Whether you want to order your 2018 Christmas trees on Amazon, or you’d rather cut them down from a local tree farm like the spirited person you are, it’s about that time of year again. (After all, Thanksgiving is almost one week away.)
In terms of purchasing firs and pines, one Metro staffer says he’d pay $100 at most if “it was a really nice one.”
Another explains he’s never really gotten a real tree before. Growing up in an apartment with carpet in the living room, an artificial one was the best, less-hassle option. But, if he had to spend money on the real thing, he “might get the little tabletop one for like $20.”
Last year, the National Christmas Tree Association (NCTA) reported that there was a rise in prices by 10 to 15 percent due to a tree “shortage.” In the long run, the difference in retail price was “minuscule.”
However, Tim O’Connor, Executive Director of NCTA, denies there ever being a shortage. And, this year, “everyone who wants a real Christmas tree will be able to get one,” he tells Metro.
For these 2018 Christmas trees, financial service Square teamed up with the NCTA to release a Christmas tree report with data that will help you navigate the season’s best and worst times for purchasing trees.
2018 Christmas trees: When to buy them
According to this report, Christmas tree prices increased 17 percent from 2015 to 2017, with the average price rising from $64 to $73. Despite this increase, industry experts estimate prices will hold steady for 2018 Christmas trees.
The first major day that people will buy 2018 Christmas trees this year is Black Friday, and per the report, prices will be above average at about $77. Costs will spike again on Cyber Monday to $81 on average.
“Those are prime Christmas tree shopping days at the very beginning of the season,” O’Connor tells us. “As a perishable seasonal item, they are priced [at] full value when the demand is at its peak and discounted as the sales season closes out.”
The best time to buy 2018 Christmas trees price-wise is a week before the holiday when you could save up to $25, or get 22 percent off your purchase. O’Connor explains that people save money because “the window to sell [trees] is closing fast. Sellers are trying to move any remaining inventory at that time and are willing to offer discounts to encourage sales.”
And, if you want to wait until the very last minute, tree costs on Christmas Eve will reach a low of $47 (though the selection may not be as promising as earlier in the season).
View this data below:
Are millennials saving the Christmas tree industry?
Another interesting finding from this report is that millennials might actually be “saving” the Christmas tree industry with their eco-conscious lifestyles. They’re opting to buy locally grown trees due to a “hyper-awareness and affinity for all-natural and locally sourced” products.

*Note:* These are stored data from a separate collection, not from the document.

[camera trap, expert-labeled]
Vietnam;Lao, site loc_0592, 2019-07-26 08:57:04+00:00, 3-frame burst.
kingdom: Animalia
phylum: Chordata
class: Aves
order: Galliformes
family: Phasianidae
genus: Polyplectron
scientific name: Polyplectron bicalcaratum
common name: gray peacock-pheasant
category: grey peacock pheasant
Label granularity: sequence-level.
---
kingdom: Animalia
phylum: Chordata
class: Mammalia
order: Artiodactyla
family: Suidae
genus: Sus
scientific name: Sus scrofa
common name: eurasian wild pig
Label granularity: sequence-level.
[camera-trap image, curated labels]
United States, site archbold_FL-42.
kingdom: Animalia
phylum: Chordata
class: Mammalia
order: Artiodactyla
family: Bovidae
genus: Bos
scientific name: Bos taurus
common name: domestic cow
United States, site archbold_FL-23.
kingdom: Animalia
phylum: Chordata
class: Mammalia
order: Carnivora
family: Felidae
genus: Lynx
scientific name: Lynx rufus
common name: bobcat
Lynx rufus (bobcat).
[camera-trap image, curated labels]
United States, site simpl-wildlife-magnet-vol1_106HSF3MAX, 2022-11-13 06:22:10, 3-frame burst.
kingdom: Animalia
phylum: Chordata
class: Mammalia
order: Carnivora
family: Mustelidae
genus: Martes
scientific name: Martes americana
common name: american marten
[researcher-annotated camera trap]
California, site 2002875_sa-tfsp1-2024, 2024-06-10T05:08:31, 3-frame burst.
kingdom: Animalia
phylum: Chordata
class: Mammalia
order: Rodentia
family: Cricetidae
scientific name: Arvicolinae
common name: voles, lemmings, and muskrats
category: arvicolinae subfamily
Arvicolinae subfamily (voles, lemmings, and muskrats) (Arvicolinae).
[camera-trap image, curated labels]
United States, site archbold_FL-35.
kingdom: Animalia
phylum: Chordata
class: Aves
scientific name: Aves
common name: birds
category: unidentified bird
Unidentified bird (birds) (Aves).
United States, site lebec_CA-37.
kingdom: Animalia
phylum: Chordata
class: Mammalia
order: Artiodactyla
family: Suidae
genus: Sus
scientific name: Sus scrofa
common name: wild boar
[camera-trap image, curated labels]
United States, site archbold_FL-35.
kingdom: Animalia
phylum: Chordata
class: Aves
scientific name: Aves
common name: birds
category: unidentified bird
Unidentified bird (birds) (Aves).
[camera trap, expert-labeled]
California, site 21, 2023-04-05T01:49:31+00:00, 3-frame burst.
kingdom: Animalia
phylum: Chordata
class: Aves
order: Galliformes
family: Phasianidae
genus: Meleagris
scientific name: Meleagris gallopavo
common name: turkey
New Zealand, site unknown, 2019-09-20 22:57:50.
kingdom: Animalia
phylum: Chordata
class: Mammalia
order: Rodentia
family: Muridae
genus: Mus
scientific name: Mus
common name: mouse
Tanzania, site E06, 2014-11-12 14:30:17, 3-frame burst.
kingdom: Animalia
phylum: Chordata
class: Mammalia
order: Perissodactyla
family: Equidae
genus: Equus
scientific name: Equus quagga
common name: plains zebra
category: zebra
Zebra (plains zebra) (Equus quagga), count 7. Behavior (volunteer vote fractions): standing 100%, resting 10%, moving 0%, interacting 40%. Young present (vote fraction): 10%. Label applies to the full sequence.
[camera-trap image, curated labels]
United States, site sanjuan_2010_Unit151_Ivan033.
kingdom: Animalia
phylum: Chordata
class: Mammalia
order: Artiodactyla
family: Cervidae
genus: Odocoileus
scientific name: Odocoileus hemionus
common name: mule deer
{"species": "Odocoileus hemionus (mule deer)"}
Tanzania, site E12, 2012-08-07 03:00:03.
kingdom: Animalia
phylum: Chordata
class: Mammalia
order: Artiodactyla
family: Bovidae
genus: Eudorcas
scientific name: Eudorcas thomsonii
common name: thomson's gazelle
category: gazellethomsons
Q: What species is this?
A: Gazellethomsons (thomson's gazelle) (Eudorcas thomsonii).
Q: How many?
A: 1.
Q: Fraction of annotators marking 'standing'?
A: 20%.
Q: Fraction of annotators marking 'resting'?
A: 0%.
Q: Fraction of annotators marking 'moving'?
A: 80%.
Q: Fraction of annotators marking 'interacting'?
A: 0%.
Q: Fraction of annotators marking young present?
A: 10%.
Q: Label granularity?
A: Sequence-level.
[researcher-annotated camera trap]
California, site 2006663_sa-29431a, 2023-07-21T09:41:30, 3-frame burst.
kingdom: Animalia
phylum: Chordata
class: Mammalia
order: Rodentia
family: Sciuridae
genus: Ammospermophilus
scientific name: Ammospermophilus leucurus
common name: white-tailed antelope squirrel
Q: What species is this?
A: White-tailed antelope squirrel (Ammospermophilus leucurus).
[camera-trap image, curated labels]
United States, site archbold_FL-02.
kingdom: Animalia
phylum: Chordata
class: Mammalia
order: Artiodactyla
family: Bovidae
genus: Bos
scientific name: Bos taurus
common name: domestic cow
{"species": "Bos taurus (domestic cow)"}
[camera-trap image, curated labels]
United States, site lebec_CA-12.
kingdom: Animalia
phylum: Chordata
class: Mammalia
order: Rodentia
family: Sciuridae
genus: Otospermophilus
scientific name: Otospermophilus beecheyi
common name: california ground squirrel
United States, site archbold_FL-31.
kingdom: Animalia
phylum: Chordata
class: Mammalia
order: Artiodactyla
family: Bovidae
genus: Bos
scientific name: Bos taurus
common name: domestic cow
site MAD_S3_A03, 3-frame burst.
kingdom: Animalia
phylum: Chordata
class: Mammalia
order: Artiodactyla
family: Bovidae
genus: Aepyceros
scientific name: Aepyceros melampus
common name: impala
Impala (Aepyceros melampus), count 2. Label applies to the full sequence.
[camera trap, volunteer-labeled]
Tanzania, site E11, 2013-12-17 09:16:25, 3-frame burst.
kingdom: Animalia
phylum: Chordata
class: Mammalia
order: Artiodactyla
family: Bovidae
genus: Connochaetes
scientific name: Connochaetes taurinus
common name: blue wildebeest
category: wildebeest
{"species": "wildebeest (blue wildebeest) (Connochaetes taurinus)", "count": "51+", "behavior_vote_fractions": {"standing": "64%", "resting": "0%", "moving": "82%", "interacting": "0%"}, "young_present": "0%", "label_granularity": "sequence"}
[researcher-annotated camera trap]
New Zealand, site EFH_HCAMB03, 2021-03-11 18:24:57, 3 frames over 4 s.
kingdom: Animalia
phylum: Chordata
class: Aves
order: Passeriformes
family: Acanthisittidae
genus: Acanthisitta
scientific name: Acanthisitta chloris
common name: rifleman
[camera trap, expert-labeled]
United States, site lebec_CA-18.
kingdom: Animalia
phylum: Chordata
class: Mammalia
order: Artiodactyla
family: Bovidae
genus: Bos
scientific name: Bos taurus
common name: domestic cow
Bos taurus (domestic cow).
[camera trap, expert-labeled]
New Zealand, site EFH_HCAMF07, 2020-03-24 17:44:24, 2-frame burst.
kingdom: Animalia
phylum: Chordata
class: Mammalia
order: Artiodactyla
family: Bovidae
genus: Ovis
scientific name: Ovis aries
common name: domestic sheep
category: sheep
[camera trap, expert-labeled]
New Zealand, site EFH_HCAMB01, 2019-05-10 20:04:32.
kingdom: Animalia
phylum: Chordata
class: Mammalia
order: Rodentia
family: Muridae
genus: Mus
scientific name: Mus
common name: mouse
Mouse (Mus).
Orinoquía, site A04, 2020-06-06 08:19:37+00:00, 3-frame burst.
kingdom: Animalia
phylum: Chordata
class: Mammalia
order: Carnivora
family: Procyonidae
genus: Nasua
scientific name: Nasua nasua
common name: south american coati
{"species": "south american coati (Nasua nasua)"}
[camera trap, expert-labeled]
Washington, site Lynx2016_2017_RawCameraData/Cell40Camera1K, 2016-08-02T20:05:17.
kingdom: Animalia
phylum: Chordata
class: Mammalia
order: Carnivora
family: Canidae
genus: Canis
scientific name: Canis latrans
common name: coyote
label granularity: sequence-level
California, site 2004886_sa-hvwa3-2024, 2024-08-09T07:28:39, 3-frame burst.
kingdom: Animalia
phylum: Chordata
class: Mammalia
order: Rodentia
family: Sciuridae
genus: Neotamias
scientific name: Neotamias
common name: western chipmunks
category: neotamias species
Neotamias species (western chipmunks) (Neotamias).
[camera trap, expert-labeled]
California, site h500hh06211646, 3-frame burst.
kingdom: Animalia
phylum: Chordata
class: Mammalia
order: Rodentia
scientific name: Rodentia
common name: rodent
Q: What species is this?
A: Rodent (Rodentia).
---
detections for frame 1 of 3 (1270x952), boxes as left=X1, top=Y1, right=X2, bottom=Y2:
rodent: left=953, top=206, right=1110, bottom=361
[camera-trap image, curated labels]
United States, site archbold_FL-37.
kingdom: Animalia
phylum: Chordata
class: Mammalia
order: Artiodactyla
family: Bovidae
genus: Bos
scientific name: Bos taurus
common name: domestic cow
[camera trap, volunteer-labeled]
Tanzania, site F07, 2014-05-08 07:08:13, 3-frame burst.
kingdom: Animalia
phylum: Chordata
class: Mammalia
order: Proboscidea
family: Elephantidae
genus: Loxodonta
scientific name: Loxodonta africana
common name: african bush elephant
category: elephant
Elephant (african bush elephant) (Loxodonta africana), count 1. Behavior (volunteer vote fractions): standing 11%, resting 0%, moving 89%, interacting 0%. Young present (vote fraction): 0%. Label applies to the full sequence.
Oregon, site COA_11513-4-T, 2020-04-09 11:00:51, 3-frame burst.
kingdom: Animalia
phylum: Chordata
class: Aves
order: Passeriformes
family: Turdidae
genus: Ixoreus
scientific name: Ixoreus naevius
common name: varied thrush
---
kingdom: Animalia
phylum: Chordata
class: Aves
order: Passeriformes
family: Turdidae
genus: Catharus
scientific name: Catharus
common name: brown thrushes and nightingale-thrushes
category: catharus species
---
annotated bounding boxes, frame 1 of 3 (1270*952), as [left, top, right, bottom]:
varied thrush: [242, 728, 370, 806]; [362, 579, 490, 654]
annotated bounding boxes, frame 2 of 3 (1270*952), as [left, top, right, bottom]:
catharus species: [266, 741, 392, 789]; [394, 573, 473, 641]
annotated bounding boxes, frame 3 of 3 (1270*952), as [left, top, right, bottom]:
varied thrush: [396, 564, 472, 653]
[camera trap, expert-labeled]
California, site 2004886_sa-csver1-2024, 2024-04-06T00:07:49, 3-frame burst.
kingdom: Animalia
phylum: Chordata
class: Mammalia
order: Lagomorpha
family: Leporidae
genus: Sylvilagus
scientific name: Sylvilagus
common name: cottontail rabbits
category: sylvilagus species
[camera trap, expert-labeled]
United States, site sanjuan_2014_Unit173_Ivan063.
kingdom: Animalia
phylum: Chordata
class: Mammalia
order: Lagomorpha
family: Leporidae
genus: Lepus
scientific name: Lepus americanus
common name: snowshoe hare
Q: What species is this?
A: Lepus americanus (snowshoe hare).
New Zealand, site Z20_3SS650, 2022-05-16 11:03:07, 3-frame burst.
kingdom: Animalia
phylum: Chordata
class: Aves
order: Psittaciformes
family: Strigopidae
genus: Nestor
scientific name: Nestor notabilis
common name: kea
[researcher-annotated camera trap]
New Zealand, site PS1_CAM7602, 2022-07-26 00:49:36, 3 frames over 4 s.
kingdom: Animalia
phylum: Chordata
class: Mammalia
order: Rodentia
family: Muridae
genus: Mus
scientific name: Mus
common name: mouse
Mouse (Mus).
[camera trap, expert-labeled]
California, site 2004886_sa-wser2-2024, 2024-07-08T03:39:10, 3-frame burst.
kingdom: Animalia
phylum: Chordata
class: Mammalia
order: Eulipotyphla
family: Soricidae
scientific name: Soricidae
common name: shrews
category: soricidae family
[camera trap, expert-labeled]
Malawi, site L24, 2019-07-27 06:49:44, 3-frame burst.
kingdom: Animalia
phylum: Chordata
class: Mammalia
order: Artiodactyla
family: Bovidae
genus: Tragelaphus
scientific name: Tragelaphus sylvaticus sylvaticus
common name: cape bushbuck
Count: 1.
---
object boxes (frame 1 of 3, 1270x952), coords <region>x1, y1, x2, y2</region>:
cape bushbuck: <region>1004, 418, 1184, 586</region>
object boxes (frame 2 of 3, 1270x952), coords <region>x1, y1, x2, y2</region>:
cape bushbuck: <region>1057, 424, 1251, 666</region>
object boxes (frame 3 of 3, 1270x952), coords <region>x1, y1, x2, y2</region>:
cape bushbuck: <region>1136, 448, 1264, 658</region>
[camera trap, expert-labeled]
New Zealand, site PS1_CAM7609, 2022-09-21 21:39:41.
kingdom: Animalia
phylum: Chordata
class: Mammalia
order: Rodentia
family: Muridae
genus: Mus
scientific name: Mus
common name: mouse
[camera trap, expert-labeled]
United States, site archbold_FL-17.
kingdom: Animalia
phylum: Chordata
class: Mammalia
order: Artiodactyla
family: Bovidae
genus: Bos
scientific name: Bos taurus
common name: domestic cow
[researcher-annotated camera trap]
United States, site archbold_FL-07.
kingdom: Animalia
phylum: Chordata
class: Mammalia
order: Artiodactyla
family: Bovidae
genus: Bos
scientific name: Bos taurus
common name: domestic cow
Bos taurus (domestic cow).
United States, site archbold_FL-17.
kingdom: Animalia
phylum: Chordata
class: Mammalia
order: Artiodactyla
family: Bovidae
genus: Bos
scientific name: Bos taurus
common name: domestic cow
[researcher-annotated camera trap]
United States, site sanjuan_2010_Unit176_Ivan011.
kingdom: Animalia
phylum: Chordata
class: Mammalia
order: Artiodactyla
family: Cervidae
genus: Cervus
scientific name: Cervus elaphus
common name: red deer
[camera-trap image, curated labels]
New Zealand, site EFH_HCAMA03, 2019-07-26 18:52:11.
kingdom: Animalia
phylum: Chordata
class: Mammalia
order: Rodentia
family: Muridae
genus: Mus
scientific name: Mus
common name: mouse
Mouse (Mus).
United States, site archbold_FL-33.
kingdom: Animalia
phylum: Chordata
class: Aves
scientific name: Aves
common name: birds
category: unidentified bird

“When you look at millennials, they want everything in their life to be authentic, natural and meaningful. Real Christmas trees and the process of selecting your tree at a family farm fall right in line with all of these trends,” O’Connor says. “Unlike their baby boomer parents, who have turned to fake trees, millennials are creating their own Christmas traditions and seeking out real [ones].”
“From an environmental perspective, Christmas trees are a crop that is grown by farmers for people to enjoy,” he explains. “For every tree harvested the grower plants a new tree to keep the cycle going and have future crop to sell. They are not harvested from a forest where they are gone forever once they’re cut. So, for this reason, buying a real Christmas tree is an environmentally conscious decision millennials can feel good about.”
A millennial Metro staffer says she always gets a real tree for Christmas. Her reasoning, though, isn’t about the environmental aspect, but about tradition.
“I mainly get the real [tree] because my family always did,” she admits. “It just wouldn’t be the same Xmas without one.”